The problem → Extract the lines up to and including the one that contains "Zoom H4n Pro Complete Tutorial A-Z", starting with the first line of the entries below, and omit the pictures.

Short descriptive text snippets:
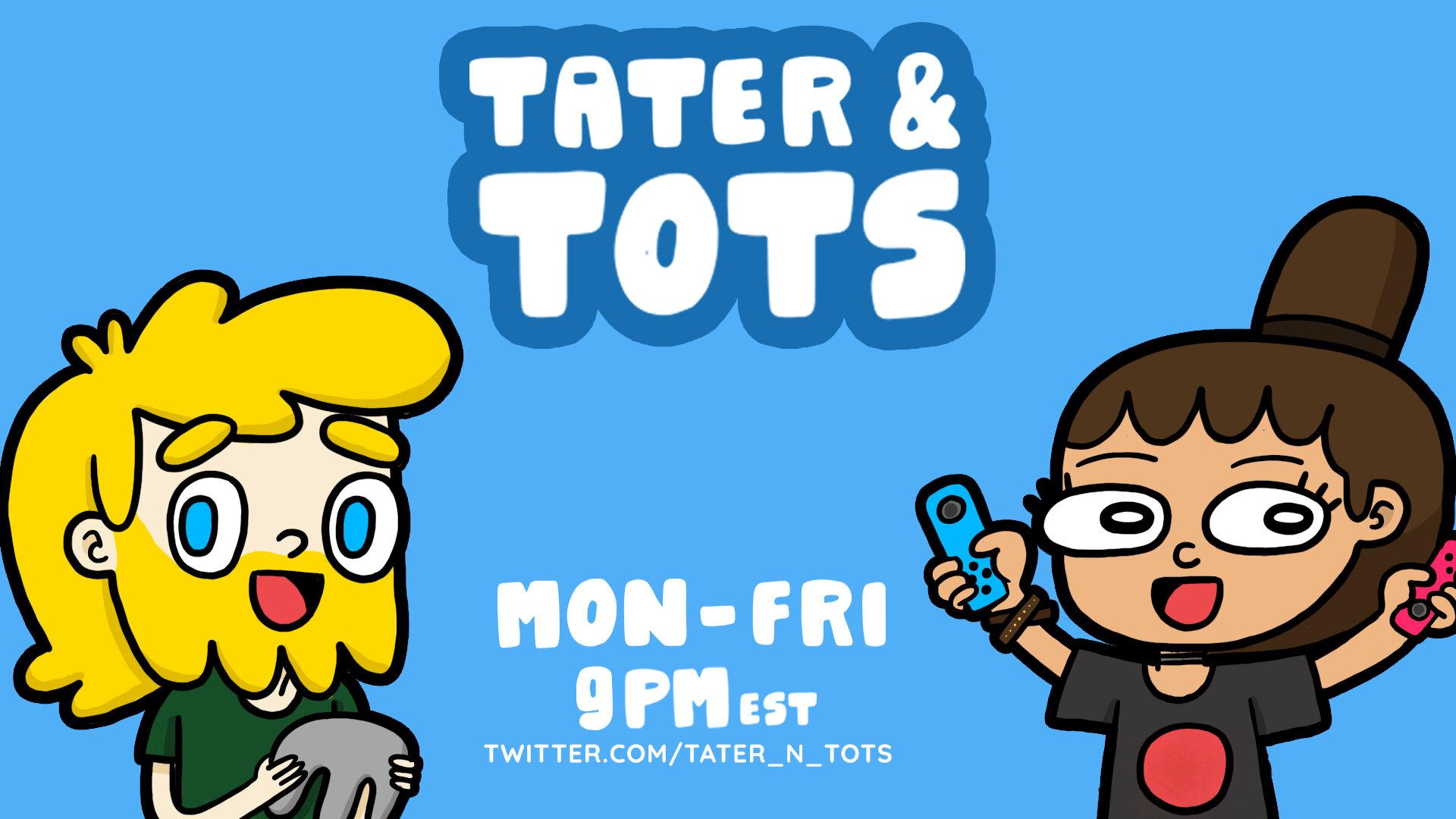 Tater & Tots Starting Soon Screen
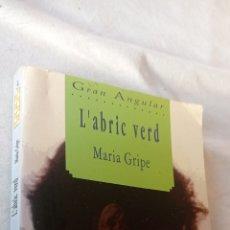 Libros: L' ABRIC VERD. GRAN ANGULAR. MARIA GRIPE. EDITORIAL CRUILLA. TERCERA EDICIÓ 1992. Lote 243859565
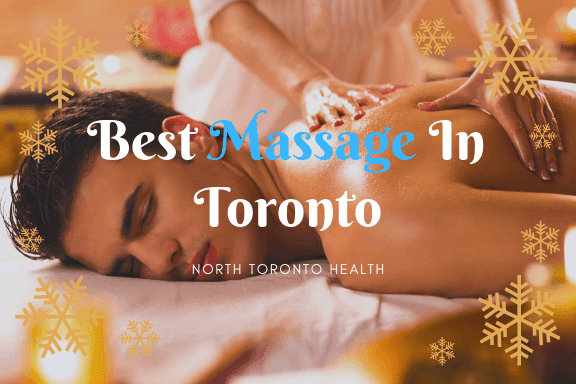 Best Massage Therapy - North Toronto Health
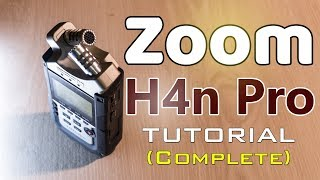 Zoom H4n Pro Complete Tutorial A-Z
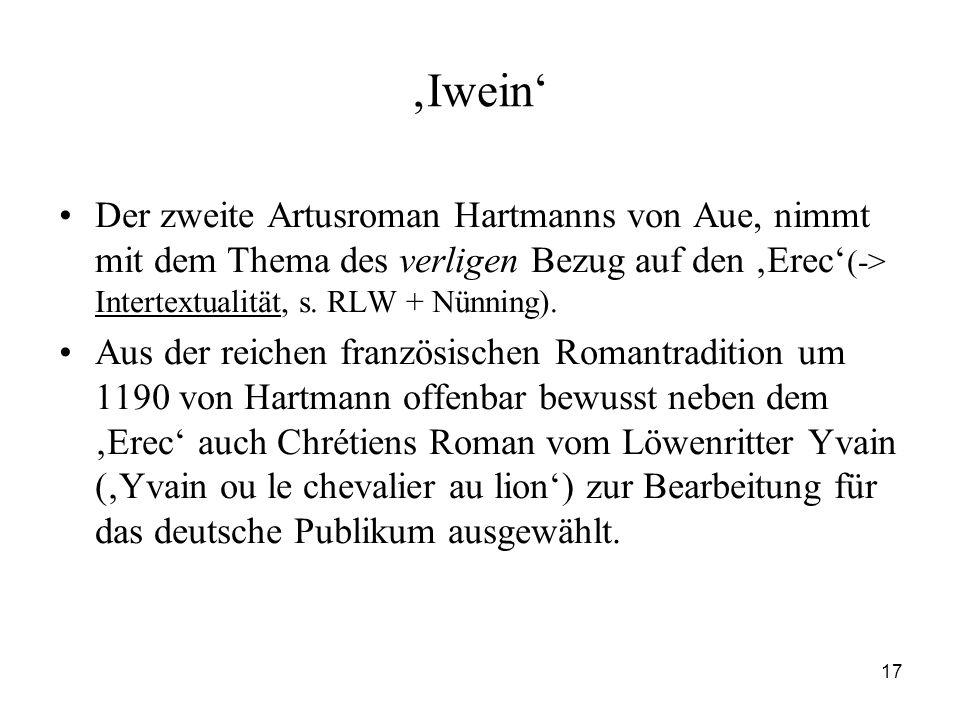 17 'Iwein' Der zweite Artusroman Hartmanns von Aue, nimmt mit dem Thema des verligen Bezug auf den 'Erec' (-> Intertextualität, s. RLW + Nünning). Aus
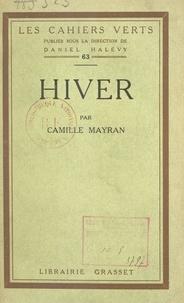 Camille Mayran et Daniel Halévy - Hiver.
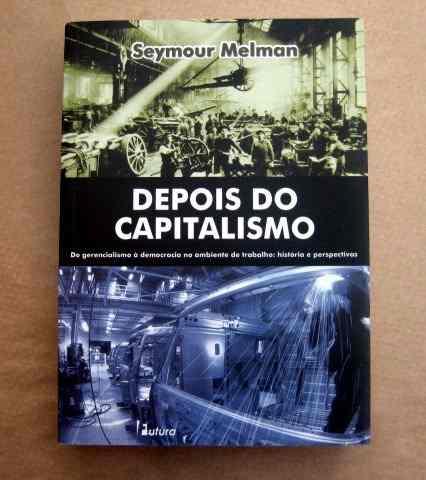 depois-do-capitalismo-seymour-melman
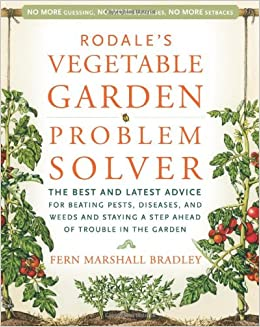 Rodaleu0027s Vegetable Garden Problem Solver: The Best And Latest Advice For  Beating Pests, Diseases, And Weeds And Staying A Step Ahead Of Trouble In  The ...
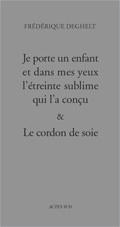 COFFRET FREDERIQUE DEGHELT 2 VOLS - JE PORTE UN ENFANT ET DANS MES YEUX... / LE CORDON DE SOIE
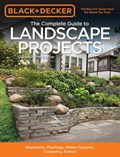 The Complete Guide to Landscape Projects (Black & Decker) | Editors of Cool Springs Press |
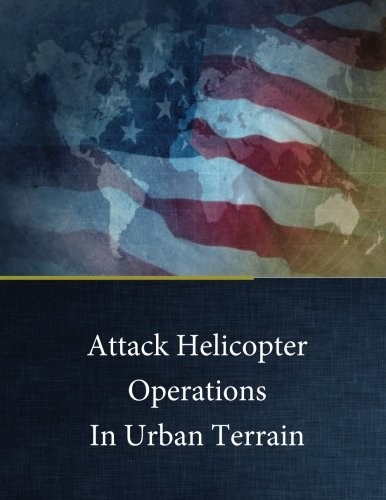 Attack Helicopter Operations In Urban Terrain: Studies, School of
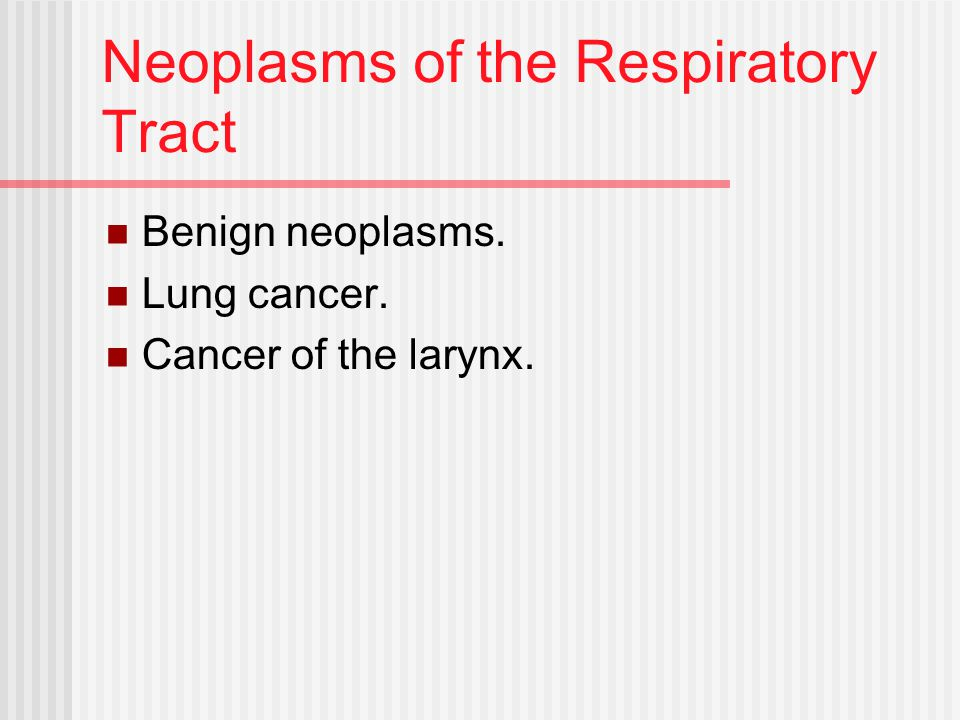 Neoplasms of the Respiratory Tract Benign neoplasms. Lung cancer. Cancer of the larynx.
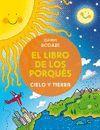 LIBRO DE LOS PORQUÉS, EL. CIELO Y TIERRA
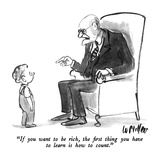 """""""If you want to be rich  the first thing you have to learn is how to count…"""" - New Yorker Cartoon"""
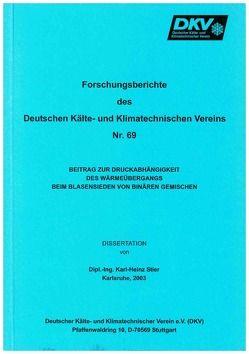 Beitrag zur Druckabhängigkeit des Wärmeübergangs beim Blasensieden von binären Gemischen von Stier,  Karl H
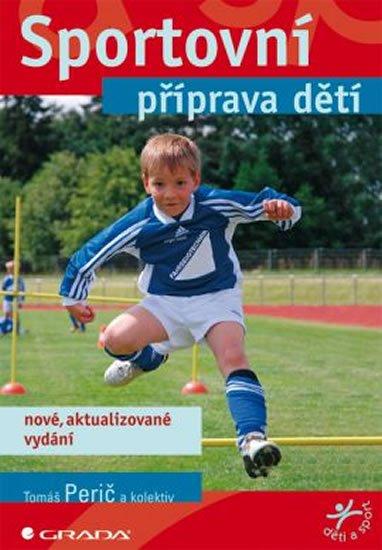 Perič Tomáš a kolektiv: Sportovní příprava dětí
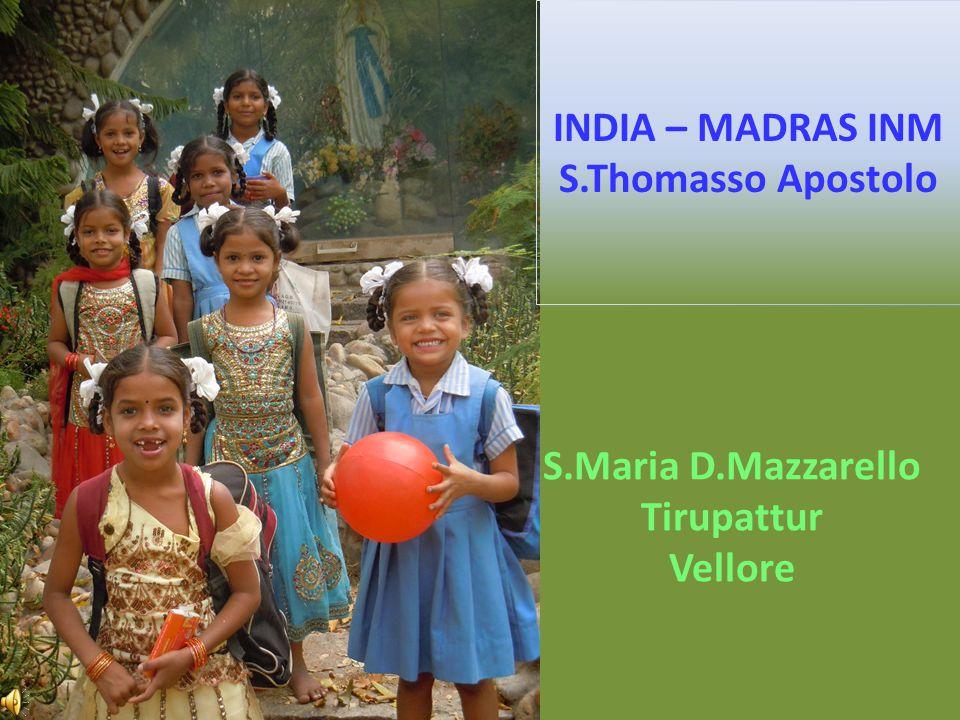 S.Maria D.Mazzarello Tirupattur Vellore INDIA – MADRAS INM S.Thomasso Apostolo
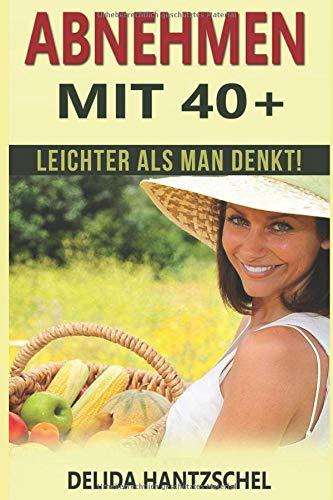 Abnehmen mit 40+: leichter als man denkt! (Ernährungsratgeber, Band 4)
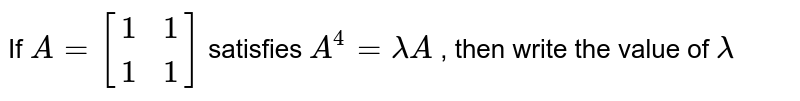 If `A=[[1, 1], [1, 1]]` satisfies `A^4=lambdaA` , then write the value of `lambda`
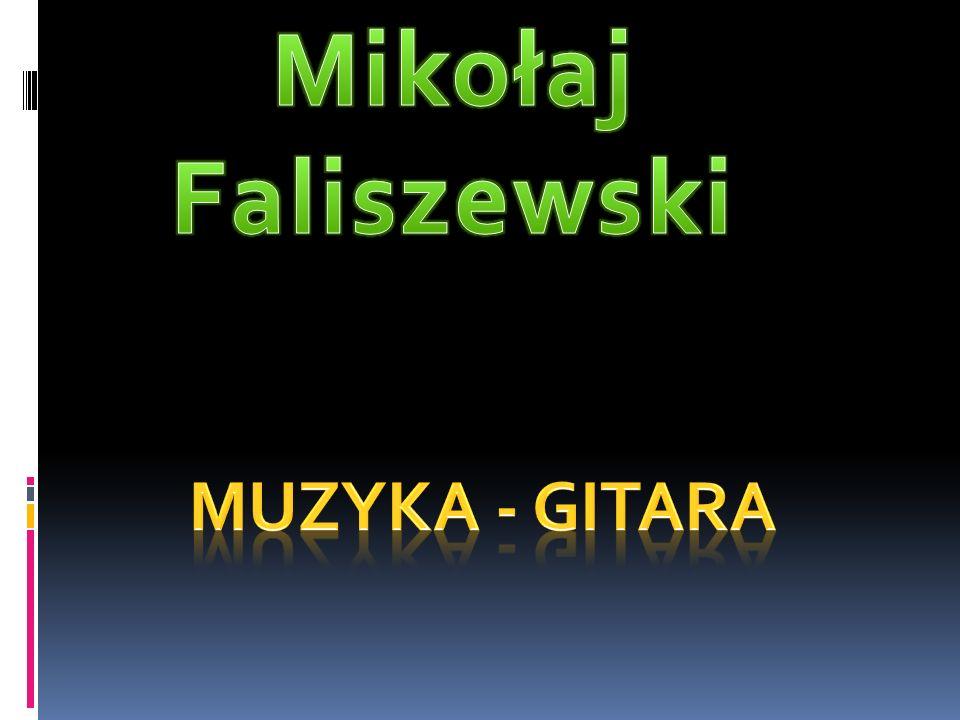Mikołaj Faliszewski Muzyka - Gitara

Exercise response →
 Tater & Tots Starting Soon Screen
 Libros: L' ABRIC VERD. GRAN ANGULAR. MARIA GRIPE. EDITORIAL CRUILLA. TERCERA EDICIÓ 1992. Lote 243859565
 Best Massage Therapy - North Toronto Health
 Zoom H4n Pro Complete Tutorial A-Z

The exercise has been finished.